Non va dimenticato infatti che la scelta di Catricalà come sottosegretario alla presidenza - incarico che nel precedente esecutivo, quando era Gianni Letta a ricoprirlo, era considerato il più importante dopo quello dello stesso presidente del consiglio - era avvenuta al momento della nascita del governo dopo la rinuncia a inserire nella lista due ministri forti come lo stesso Letta e Giuliano Amato, che avrebbero dovuto assicurare il collegamento politico tra i due principali partiti della maggioranza e una compagine formata quasi interamente da tecnici estranei. Il centrodestra allora aveva insistito per aver Catricalà a Palazzo Chigi anche per marcare una qualche forma di continuità tra il governo uscente e quello entrante.

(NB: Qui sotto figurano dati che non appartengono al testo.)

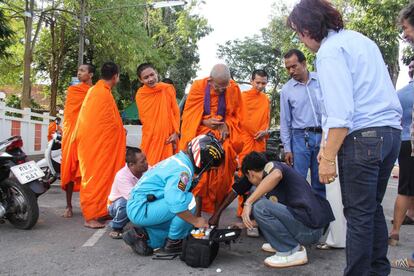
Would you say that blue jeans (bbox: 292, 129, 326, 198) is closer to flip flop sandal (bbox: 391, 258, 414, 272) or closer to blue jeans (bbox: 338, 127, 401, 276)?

È esattamente questo aspetto che Monti, con il suo comunicato di ieri, ha voluto ridimensionare. Il chiarimento è rivolto all'interno, laddove precisa che Catricalà può ovviamente essere incaricato di istruire alcune pratiche prima che approdino in consiglio dei ministri, dato che gode della piena fiducia del premier, ma la decisione sulle stesse spetta sempre al Presidente del consiglio. E ancora - ciò che è più significativo -, all'esterno, per far capire a chi pensava, grazie a rapporti pregressi, di poter contare sul successore di Letta, per esaminare e accelerare la soluzione di questioni aperte, che appunto non è così. Oltre a non togliere l'amaro dalla bocca di Catricalà, il comunicato montiano non avrà dunque fatto molto piacere allo stato maggiore di Berlusconi.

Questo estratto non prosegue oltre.